→ **AIM OF THE EXERCISE**:
Gather every line below that contains the word "foliage" and copy each one in full. Only matches with the same capitalization count.

→ **DATA EXTRACT**:
■ ■ ■ ■ ■ ■ ■

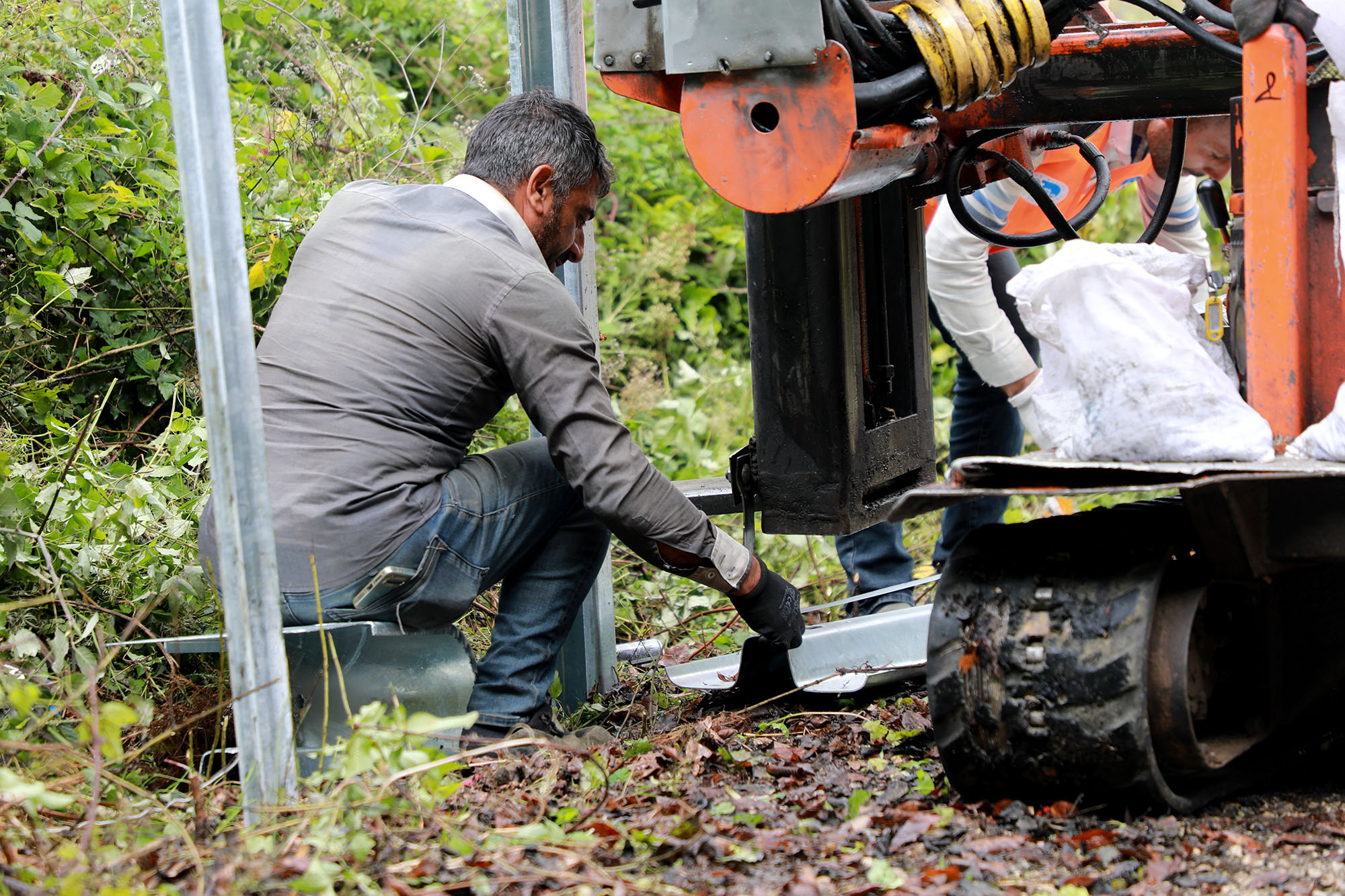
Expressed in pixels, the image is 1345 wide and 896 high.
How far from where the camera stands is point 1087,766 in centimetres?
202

■ ■ ■ ■ ■ ■ ■

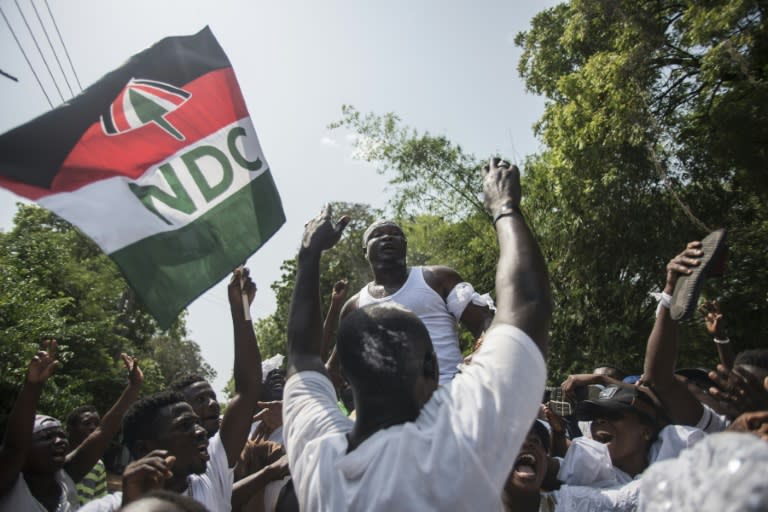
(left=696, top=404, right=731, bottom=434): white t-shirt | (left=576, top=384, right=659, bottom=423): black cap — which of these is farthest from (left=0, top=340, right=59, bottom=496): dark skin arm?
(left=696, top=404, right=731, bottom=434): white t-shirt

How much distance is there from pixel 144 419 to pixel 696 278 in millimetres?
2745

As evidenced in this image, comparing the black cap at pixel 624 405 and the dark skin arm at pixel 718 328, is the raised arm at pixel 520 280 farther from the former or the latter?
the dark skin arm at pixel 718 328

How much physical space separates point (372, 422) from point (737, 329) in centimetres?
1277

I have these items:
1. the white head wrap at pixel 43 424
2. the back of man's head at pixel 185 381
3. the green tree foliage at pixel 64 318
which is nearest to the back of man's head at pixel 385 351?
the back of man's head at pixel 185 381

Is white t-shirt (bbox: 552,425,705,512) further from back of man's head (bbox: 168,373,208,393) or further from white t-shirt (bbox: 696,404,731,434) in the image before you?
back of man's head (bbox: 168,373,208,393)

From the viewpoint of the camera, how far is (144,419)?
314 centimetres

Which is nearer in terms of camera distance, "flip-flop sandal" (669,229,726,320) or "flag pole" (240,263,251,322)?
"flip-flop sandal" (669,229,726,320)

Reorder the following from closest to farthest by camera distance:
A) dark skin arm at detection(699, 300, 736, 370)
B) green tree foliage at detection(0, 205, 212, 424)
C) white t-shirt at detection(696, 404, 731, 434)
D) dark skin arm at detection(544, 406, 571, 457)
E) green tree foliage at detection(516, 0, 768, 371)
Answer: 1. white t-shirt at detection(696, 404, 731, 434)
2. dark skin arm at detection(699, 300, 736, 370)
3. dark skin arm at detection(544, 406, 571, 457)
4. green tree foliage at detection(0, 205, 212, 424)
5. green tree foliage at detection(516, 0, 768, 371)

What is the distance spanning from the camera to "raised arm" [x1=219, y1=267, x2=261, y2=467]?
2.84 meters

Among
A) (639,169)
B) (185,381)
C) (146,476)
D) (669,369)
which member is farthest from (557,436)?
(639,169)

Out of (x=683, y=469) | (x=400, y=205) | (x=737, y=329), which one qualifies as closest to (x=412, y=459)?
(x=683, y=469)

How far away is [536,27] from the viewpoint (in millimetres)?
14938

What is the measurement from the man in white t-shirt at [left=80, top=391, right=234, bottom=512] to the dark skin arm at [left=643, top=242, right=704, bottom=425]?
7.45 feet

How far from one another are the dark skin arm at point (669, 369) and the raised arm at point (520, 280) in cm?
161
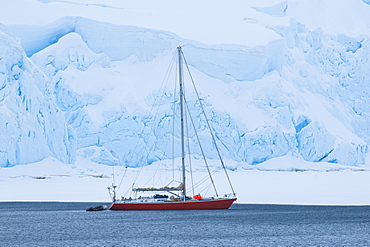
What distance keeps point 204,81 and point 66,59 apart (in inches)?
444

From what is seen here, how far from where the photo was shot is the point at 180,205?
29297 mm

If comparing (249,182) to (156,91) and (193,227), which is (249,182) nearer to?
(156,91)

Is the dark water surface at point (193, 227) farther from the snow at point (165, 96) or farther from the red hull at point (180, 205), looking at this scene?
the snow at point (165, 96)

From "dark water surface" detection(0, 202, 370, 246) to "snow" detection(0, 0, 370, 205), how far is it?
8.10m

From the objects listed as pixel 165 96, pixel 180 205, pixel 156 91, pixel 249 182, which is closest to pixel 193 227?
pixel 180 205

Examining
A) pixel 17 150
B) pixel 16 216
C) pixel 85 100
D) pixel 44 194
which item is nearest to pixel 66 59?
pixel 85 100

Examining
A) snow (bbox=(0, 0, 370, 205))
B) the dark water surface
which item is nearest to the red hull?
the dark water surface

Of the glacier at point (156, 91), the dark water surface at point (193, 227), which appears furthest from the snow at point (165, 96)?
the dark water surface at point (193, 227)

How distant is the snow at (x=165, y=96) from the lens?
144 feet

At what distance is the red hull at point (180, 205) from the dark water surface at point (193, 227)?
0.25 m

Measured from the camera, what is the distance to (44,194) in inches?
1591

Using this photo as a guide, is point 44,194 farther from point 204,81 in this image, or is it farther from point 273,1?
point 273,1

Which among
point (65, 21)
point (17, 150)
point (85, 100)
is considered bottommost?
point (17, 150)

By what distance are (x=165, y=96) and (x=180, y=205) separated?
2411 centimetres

■ ■ ■ ■ ■ ■ ■

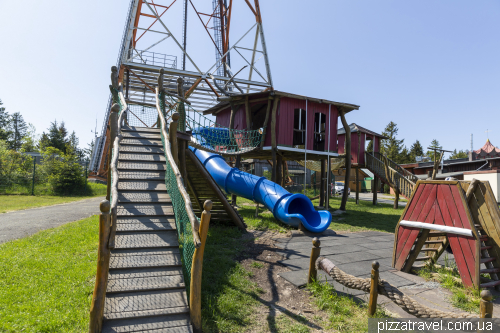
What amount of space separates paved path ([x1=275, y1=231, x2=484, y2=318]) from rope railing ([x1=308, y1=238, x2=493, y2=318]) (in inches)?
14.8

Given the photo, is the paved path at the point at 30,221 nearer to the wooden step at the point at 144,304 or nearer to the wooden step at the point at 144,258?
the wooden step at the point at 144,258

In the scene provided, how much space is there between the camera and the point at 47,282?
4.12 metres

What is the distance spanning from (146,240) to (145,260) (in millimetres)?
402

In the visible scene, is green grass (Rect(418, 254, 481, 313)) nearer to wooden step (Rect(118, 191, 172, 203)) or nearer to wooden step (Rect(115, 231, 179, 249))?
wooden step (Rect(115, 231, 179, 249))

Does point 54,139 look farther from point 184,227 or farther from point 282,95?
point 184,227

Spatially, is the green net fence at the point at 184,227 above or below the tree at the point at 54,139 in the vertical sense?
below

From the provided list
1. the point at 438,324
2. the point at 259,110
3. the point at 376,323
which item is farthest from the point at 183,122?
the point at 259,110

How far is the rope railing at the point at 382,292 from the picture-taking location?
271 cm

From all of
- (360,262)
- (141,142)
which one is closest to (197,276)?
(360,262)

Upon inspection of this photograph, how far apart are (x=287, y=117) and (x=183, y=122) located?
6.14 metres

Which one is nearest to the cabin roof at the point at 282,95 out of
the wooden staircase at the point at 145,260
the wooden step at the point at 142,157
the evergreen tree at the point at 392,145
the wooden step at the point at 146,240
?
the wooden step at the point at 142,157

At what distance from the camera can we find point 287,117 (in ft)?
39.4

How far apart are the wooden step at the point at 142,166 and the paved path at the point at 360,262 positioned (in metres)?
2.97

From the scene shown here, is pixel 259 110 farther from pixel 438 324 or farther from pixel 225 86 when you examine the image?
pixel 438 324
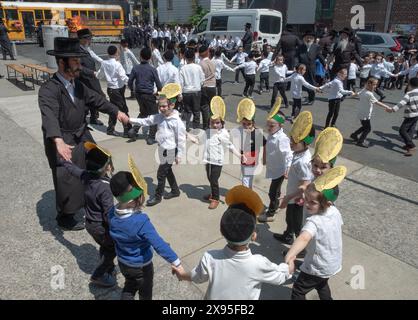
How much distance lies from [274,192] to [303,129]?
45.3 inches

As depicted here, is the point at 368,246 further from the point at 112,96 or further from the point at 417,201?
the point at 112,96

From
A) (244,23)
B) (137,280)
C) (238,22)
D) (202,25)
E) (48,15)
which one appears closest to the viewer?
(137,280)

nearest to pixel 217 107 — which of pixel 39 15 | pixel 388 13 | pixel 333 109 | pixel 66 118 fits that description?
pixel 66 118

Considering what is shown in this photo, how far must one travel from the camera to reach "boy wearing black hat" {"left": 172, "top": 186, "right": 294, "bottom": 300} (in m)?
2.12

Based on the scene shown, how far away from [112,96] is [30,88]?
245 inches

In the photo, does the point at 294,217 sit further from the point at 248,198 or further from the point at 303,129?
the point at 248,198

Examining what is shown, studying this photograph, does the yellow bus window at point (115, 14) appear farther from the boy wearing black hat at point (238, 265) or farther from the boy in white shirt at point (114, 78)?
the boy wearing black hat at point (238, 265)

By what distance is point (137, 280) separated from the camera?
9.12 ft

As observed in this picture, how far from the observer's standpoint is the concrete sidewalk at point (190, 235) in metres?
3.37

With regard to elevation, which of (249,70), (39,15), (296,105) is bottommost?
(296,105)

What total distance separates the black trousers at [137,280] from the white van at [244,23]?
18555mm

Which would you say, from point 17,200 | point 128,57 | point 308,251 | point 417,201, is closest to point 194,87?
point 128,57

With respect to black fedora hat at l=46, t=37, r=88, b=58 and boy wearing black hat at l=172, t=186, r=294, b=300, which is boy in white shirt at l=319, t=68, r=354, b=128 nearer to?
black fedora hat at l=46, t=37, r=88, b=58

■ ■ ■ ■ ■ ■ ■

→ **CORRECT RESPONSE**:
3. the green tree foliage at pixel 64 318
B) green tree foliage at detection(0, 205, 212, 424)
E) green tree foliage at detection(516, 0, 768, 371)
4. green tree foliage at detection(0, 205, 212, 424)
5. green tree foliage at detection(516, 0, 768, 371)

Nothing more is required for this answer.